David Tresmontant aime croiser les points de vue qu’ils soient réels ou artistiques et toutes les formes de créations afin de condenser les émotions, exacerber les sensations. Pour souligner l’accrochage des « Respirations de l’eau », il a imaginé deux visites avec des lectures de textes et une visite guidée suivie d’une lecture des paysages depuis les grandes terrasses de l’abbaye.
Samedis 9 et 23 septembre à 10h : visites de l’exposition par l’artiste accompagnées de lectures. Sur réservation.
Samedi 7 octobre à 10h : visite de l’exposition par l’artiste avec lecture des paysages proches et lointains depuis les jardins.

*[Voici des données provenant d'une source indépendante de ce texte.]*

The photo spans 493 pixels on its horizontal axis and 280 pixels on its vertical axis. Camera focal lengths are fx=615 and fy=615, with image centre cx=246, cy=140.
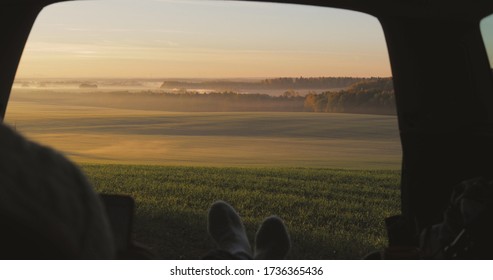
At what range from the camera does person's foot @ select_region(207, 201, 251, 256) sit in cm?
→ 218

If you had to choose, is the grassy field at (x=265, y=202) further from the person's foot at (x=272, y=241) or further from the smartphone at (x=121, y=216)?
the smartphone at (x=121, y=216)

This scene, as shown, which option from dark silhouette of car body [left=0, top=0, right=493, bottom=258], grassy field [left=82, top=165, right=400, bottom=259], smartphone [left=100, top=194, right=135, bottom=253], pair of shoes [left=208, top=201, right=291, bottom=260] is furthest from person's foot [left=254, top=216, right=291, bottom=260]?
grassy field [left=82, top=165, right=400, bottom=259]

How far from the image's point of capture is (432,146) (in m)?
2.31

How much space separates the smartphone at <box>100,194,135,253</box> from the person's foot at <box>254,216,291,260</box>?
35.4 inches

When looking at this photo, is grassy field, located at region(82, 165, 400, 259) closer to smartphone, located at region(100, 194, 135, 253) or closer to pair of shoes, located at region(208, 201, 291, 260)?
pair of shoes, located at region(208, 201, 291, 260)

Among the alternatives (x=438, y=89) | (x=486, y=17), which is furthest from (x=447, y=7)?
(x=438, y=89)

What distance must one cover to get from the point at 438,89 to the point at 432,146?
216mm

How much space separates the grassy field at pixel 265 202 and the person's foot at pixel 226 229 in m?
1.35

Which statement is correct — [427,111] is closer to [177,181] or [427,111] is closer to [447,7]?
[447,7]

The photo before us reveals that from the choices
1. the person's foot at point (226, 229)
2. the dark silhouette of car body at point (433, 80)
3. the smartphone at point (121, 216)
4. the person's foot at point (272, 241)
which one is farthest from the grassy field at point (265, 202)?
the smartphone at point (121, 216)

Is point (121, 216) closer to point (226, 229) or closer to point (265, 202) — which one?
point (226, 229)

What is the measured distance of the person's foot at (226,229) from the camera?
2.18 metres

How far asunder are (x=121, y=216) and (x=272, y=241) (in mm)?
992

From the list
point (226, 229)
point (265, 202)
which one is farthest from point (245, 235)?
point (265, 202)
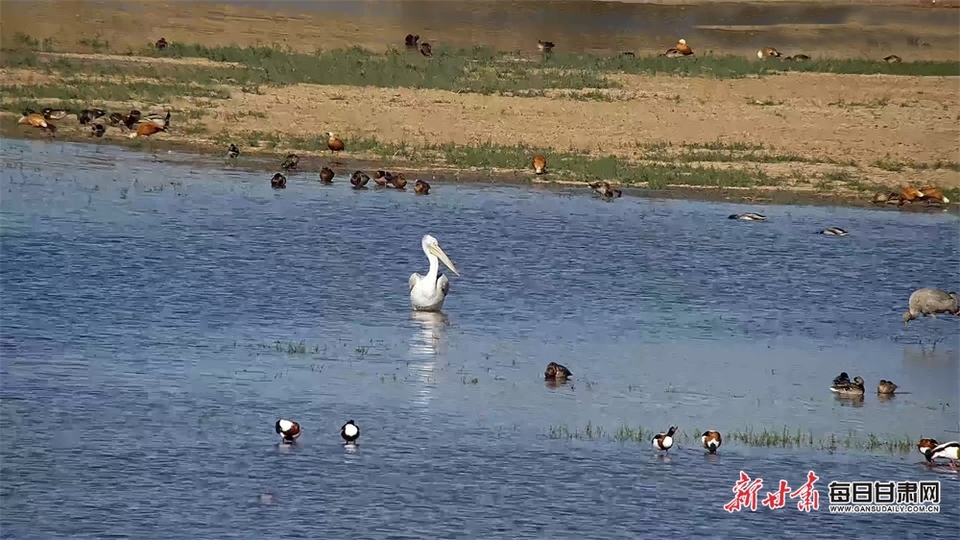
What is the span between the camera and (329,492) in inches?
372

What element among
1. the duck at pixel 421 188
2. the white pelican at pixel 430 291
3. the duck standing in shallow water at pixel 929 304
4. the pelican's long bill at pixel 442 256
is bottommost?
the white pelican at pixel 430 291

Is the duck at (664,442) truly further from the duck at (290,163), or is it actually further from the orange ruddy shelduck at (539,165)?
the duck at (290,163)

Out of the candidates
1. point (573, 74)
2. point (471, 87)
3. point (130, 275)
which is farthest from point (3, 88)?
point (130, 275)

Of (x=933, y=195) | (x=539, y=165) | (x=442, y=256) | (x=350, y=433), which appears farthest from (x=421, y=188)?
(x=350, y=433)

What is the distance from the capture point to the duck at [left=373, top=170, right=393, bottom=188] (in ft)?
66.5

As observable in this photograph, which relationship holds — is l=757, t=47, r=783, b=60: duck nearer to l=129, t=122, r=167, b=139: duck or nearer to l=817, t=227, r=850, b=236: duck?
l=129, t=122, r=167, b=139: duck

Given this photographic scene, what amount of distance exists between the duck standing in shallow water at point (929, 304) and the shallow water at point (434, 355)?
0.21 meters

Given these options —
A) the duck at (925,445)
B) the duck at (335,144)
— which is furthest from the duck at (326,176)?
the duck at (925,445)

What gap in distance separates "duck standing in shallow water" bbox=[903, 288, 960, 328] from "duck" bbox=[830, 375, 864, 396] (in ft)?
8.41

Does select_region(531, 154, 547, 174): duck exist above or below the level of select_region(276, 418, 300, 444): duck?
above

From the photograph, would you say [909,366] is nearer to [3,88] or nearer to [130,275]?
[130,275]

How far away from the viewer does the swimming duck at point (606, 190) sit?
20.3m

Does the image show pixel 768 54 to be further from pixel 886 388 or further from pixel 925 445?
pixel 925 445

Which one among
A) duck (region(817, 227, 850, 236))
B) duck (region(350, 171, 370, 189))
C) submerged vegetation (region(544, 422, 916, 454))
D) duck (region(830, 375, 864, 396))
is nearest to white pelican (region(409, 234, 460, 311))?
submerged vegetation (region(544, 422, 916, 454))
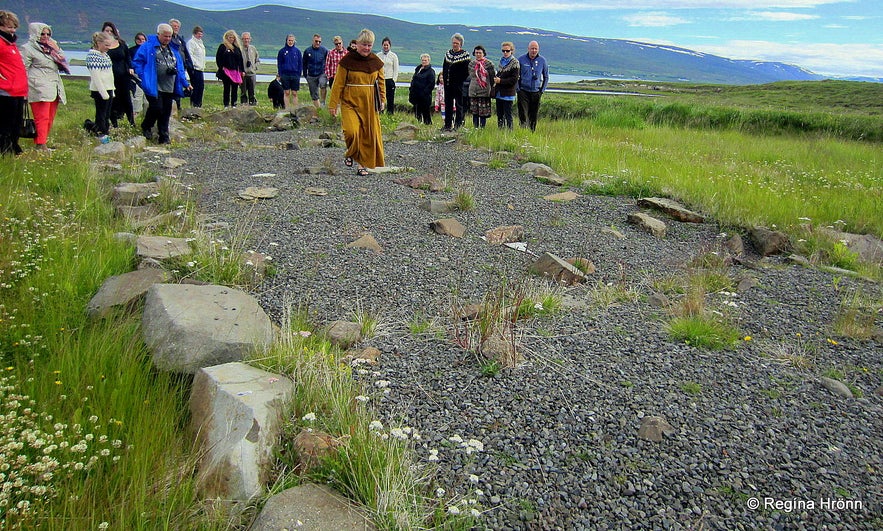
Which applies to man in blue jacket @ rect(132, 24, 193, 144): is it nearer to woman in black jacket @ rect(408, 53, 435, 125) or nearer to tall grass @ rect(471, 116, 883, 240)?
tall grass @ rect(471, 116, 883, 240)

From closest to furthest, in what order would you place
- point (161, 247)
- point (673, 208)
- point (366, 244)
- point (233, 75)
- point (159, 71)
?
point (161, 247)
point (366, 244)
point (673, 208)
point (159, 71)
point (233, 75)

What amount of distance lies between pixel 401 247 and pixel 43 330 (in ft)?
11.1

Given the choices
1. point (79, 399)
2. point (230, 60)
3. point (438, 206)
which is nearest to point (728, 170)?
point (438, 206)

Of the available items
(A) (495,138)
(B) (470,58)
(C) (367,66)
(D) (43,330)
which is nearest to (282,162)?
(C) (367,66)

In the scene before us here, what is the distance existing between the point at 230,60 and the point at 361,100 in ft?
31.0

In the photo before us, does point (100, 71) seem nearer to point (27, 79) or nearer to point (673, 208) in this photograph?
point (27, 79)

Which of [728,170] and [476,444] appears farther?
[728,170]

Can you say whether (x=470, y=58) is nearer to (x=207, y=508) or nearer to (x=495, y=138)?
(x=495, y=138)

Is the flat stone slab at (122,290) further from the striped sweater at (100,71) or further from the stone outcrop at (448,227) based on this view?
the striped sweater at (100,71)

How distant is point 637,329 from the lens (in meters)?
4.66

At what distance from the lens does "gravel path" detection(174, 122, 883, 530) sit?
284 centimetres

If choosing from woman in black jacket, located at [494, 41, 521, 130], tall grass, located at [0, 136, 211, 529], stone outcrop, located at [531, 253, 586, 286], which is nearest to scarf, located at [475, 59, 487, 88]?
woman in black jacket, located at [494, 41, 521, 130]

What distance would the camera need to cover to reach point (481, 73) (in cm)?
1474

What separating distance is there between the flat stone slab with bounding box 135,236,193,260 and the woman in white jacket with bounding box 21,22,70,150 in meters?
5.54
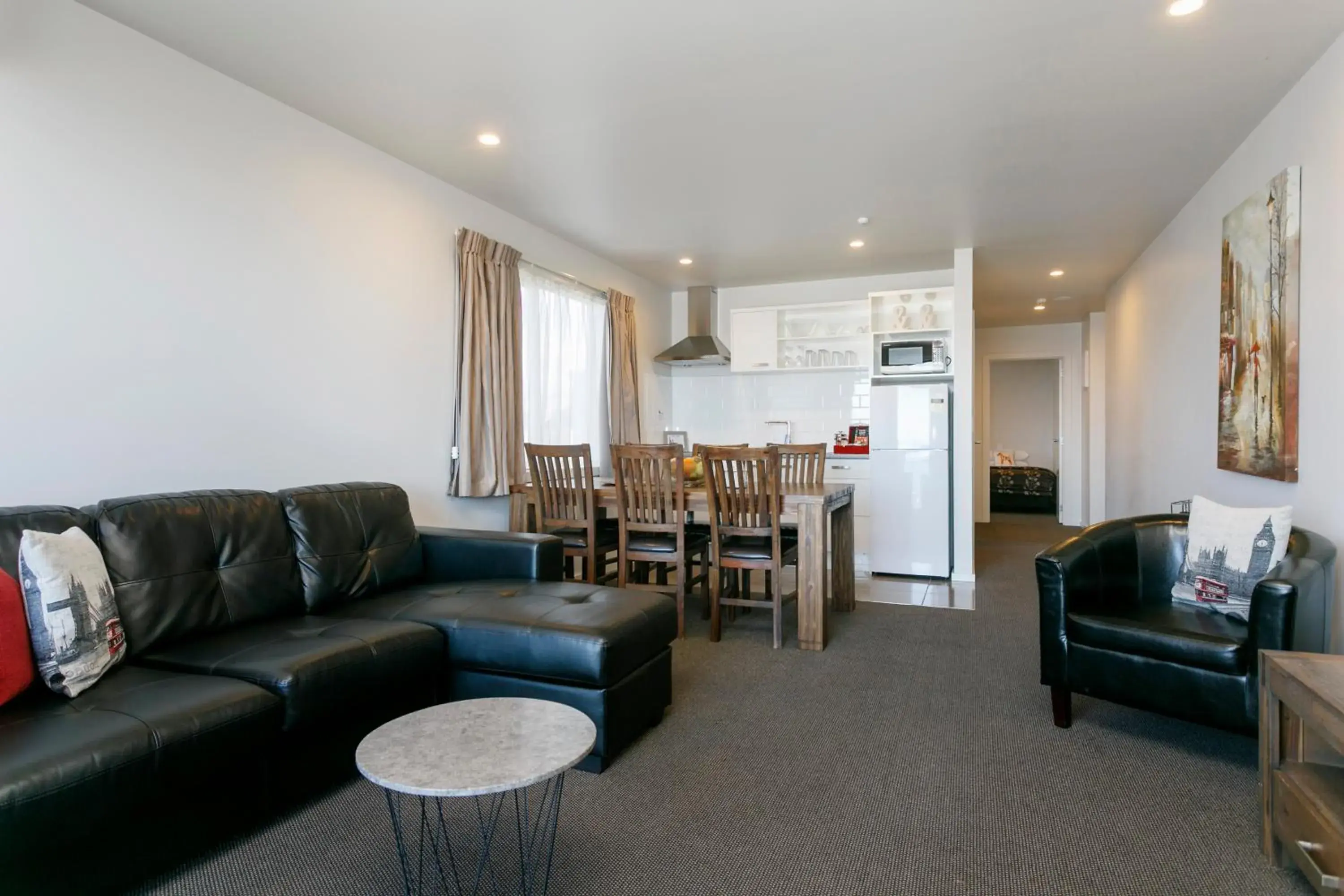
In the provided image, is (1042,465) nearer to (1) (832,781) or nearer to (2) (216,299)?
(1) (832,781)

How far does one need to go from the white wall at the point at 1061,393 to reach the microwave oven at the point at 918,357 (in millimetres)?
3278

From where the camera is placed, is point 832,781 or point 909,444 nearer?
point 832,781

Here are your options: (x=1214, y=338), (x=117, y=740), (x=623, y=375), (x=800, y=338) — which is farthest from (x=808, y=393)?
(x=117, y=740)

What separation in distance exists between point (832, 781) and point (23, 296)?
295 cm

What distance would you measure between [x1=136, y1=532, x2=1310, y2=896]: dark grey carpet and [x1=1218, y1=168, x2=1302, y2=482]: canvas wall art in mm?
1285

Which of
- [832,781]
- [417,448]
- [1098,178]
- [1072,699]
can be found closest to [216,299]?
[417,448]

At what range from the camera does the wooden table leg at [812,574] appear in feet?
11.8

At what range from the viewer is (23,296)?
86.6 inches

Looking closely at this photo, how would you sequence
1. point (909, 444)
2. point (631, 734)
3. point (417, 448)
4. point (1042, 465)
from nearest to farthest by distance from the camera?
point (631, 734) → point (417, 448) → point (909, 444) → point (1042, 465)

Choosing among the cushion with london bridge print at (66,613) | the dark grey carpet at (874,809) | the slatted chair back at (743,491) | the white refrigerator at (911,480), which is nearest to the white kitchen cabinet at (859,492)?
the white refrigerator at (911,480)

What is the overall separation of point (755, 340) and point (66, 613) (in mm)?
5339

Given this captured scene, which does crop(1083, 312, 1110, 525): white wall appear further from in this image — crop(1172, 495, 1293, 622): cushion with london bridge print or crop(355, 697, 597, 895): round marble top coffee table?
crop(355, 697, 597, 895): round marble top coffee table

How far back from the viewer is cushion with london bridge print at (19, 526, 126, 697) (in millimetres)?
1757

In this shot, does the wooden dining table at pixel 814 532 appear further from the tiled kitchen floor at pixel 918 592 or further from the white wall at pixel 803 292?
the white wall at pixel 803 292
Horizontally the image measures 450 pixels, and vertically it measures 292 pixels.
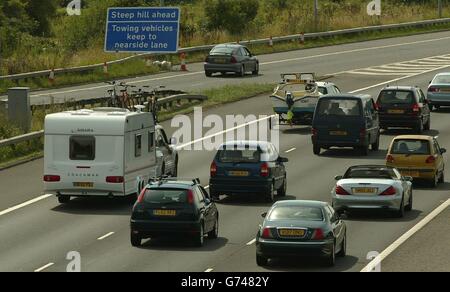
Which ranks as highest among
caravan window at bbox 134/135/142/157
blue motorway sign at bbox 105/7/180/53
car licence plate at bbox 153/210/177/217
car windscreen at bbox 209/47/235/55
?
blue motorway sign at bbox 105/7/180/53

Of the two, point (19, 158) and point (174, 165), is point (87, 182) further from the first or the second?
point (19, 158)

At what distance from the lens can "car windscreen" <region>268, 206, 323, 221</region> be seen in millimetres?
27000

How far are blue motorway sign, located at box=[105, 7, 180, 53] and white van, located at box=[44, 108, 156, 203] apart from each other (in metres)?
20.4

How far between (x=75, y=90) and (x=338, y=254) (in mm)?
35103

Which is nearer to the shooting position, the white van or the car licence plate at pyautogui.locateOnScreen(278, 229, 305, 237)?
the car licence plate at pyautogui.locateOnScreen(278, 229, 305, 237)

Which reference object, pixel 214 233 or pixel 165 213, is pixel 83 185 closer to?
pixel 214 233

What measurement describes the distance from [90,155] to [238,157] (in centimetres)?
405

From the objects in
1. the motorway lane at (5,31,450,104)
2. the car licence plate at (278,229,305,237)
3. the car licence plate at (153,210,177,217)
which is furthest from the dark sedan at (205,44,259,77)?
the car licence plate at (278,229,305,237)

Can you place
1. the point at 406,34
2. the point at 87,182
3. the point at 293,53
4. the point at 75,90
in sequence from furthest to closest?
1. the point at 406,34
2. the point at 293,53
3. the point at 75,90
4. the point at 87,182

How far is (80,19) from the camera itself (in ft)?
267

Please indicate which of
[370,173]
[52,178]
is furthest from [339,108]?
[52,178]

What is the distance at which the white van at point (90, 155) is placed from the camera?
115ft

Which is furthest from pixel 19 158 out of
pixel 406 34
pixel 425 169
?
pixel 406 34

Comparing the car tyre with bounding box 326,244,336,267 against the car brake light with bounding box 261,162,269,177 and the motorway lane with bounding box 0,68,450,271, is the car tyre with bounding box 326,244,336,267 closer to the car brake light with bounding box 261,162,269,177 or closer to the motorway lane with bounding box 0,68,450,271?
the motorway lane with bounding box 0,68,450,271
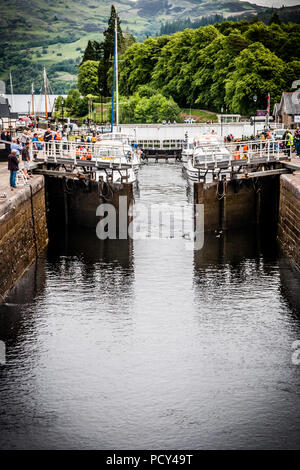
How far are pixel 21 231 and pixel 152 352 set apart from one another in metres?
9.75

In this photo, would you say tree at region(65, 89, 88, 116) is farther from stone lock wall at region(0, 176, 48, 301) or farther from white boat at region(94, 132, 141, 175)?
stone lock wall at region(0, 176, 48, 301)

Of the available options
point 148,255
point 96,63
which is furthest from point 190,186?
point 96,63

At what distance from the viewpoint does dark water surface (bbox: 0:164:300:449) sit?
614 inches

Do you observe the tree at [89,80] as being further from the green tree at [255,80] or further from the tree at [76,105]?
the green tree at [255,80]

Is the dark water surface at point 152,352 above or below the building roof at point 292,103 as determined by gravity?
below

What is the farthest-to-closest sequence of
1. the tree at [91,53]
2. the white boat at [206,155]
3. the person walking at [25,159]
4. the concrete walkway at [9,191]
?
the tree at [91,53] → the white boat at [206,155] → the person walking at [25,159] → the concrete walkway at [9,191]

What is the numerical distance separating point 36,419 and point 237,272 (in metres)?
14.1

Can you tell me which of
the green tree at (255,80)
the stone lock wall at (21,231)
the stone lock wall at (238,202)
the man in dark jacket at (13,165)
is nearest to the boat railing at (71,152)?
the stone lock wall at (21,231)

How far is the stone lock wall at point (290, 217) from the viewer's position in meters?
28.3

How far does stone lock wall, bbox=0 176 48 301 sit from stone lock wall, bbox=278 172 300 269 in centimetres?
1133

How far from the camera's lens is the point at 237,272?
92.5 feet

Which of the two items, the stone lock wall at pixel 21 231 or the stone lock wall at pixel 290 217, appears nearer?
the stone lock wall at pixel 21 231

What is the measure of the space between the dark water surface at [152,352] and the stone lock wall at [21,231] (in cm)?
68
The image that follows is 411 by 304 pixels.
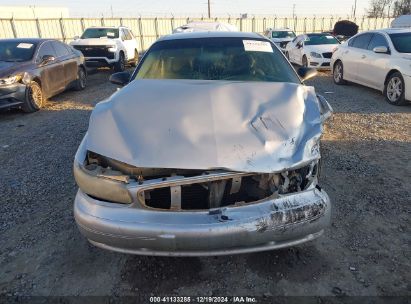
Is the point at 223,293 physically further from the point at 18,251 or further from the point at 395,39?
the point at 395,39

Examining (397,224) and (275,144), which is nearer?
(275,144)

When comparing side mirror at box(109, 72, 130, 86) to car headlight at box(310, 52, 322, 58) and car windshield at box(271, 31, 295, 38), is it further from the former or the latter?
car windshield at box(271, 31, 295, 38)

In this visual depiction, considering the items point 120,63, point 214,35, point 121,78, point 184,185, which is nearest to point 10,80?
point 121,78

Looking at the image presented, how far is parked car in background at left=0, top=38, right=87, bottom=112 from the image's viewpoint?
7051 millimetres

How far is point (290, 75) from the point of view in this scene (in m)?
3.79

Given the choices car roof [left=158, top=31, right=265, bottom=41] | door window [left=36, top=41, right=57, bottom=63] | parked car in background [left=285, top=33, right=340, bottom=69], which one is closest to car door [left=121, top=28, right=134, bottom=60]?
door window [left=36, top=41, right=57, bottom=63]

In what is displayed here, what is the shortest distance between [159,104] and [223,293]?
1.56m

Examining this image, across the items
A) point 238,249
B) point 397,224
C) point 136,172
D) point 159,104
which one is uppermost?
point 159,104

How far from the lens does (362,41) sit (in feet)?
30.4

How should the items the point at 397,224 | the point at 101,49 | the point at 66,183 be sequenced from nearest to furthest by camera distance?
the point at 397,224 → the point at 66,183 → the point at 101,49

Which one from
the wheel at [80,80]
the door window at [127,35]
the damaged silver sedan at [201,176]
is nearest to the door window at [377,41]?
the damaged silver sedan at [201,176]

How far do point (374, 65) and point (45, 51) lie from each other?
312 inches

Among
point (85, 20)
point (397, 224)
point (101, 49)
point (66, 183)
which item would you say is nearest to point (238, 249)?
point (397, 224)

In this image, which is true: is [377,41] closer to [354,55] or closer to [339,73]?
[354,55]
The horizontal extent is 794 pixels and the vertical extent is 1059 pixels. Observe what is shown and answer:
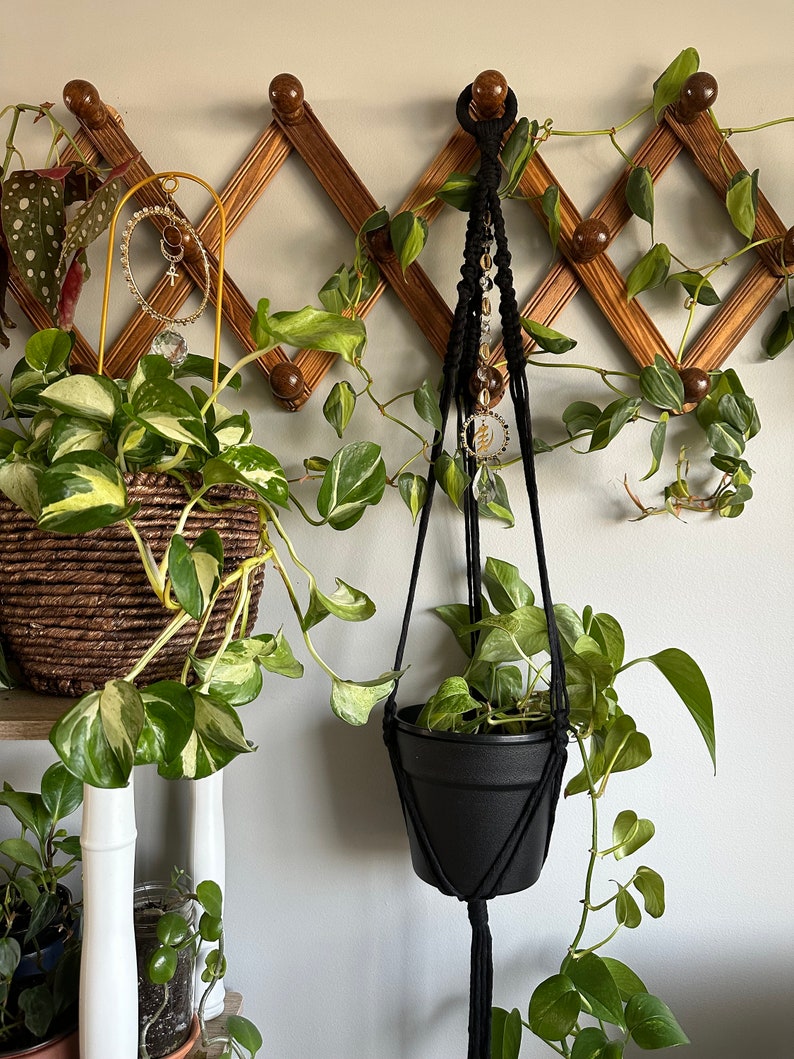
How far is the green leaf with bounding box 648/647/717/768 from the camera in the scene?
72 centimetres

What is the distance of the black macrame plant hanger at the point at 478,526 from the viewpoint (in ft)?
2.43

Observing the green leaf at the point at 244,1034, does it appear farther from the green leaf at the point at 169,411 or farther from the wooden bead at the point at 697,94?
the wooden bead at the point at 697,94

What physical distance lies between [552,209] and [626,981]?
33.2 inches

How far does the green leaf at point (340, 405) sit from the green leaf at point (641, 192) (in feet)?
1.25

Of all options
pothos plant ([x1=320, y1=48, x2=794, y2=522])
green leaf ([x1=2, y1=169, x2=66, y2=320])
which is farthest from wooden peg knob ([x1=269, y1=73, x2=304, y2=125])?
green leaf ([x1=2, y1=169, x2=66, y2=320])

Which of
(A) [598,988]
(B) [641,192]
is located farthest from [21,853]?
(B) [641,192]

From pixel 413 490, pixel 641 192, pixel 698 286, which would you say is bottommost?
pixel 413 490

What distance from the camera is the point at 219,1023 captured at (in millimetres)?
829

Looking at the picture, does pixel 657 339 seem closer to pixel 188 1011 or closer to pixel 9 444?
pixel 9 444

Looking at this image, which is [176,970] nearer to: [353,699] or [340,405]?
[353,699]

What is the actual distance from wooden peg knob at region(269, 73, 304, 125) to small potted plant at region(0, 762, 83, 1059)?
2.42 ft

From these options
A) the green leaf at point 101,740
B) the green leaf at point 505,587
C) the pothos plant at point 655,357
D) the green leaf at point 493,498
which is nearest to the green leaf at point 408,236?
the pothos plant at point 655,357

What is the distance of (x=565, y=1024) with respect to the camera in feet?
2.48

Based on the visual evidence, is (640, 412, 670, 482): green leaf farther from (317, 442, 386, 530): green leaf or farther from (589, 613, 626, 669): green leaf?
(317, 442, 386, 530): green leaf
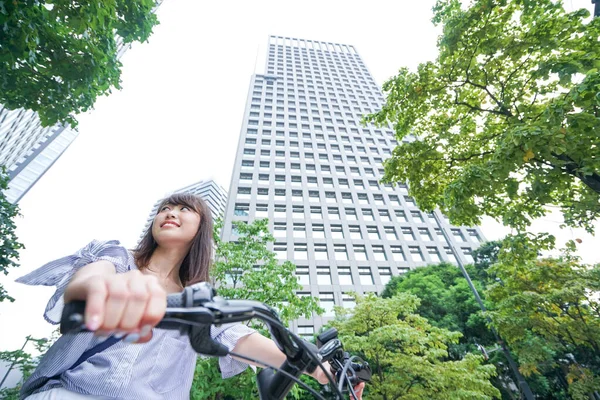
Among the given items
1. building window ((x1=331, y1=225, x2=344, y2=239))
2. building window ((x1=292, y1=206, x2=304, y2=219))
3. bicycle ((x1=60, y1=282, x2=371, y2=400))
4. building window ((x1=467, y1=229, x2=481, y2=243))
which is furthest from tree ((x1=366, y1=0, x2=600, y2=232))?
building window ((x1=467, y1=229, x2=481, y2=243))

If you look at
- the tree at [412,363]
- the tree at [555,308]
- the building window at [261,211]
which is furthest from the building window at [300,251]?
the tree at [555,308]

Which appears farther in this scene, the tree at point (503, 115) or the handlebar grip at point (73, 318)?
the tree at point (503, 115)

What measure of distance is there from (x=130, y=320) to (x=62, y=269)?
0.86m

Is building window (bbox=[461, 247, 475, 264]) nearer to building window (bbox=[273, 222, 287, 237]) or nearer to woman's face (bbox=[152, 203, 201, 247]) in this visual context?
building window (bbox=[273, 222, 287, 237])

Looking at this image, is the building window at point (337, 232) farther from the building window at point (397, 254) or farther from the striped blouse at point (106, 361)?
the striped blouse at point (106, 361)

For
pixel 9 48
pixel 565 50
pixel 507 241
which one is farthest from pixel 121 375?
pixel 565 50

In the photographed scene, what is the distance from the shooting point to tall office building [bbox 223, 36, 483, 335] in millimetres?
26641

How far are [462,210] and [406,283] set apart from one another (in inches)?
638

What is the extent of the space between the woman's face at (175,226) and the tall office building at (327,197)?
74.8ft

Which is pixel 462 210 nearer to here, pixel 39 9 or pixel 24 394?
pixel 24 394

Sur réservation info@abbayesaintandre.fr

Un ingénieur plasticien
Né en 1957 en région parisienne, David Tresmontant fréquente l’école expérimentale l’Ecole Nouvelle d’Antony qui lui donne le goût de la création et de la musique, s’ensuit une révélation adolescente face à l’exposition Bonnard au Grand Palais. Passionné de nature, il passe le concours de l’ONF et devient ingénieur forestier puis écume les forêts et parcs de France : La Rochelle, Bois de Boulogne, Versailles, Bagatelle. Il s’intéresse très rapidement à la place de l’Homme dans ses forêts et ses relations avec ces espaces naturels. Riche de ces observations et de ses études sur la régénération naturelle, il va proposer des reboisements à « figure naturelle » dans le secteur de la porte Dauphine, puis dans les sites détruits par les tempêtes de 1990. Selon cette même démarche, bien plus proche, il imaginera la création du « verger libre » un verger de figuiers planté dans la plaine de l’Abbaye à Villeneuve les Avignon, au pied de l’abbaye Saint-André.
Car à partir de 1992, il s’installe dans le midi et gère des sites naturels et patrimoniaux des Bouches-du-Rhône comme l’abbaye de Pierredon dont les 650 hectares avaient brulé aux trois-quarts. Comment alors reconstituer un paysage des Alpilles avec ses équilibres, ses strates de « vaste jardin méditerranéen redevenu sauvage » ? Lui vient alors l’idée de créer un nuancier de cette palette naturelle propre à chaque territoire, traduit en RAL, il commencera avec le massif de la Montagnette puis ce sera la Camargue. Les topologies des lieux et leurs proportions sont aussi décortiquées : « Les cultures et les chemins doivent éclore et traverser les paysages en se mariant avec eux. Les vergers et les vignes doivent être des invités plutôt que des conquérants », suggère-t-il.
Spécialiste de ces questionnements sur nos paysages, il a publié de nombreux ouvrages tels « Le Rhône est plus grand » édition Couleurs de la Nature ; « La forêt sacrée de la Sainte Baume » avec Claude Darras éditeur Naturalia ; « La forêt de Boscodon » avec Claude Darras éditeur Naturalia et participé à des conférences sur le sujet.
Nourri de la musique qu’il pratique assidûment, en tant que joueur de flûte, et de son approche originale du paysage, David Tresmontant a choisi l’art comme vecteur de dialogue avec la nature. Il a mis fin à sa carrière de forestier en 2019 afin de se consacrer pleinement à son travail de création.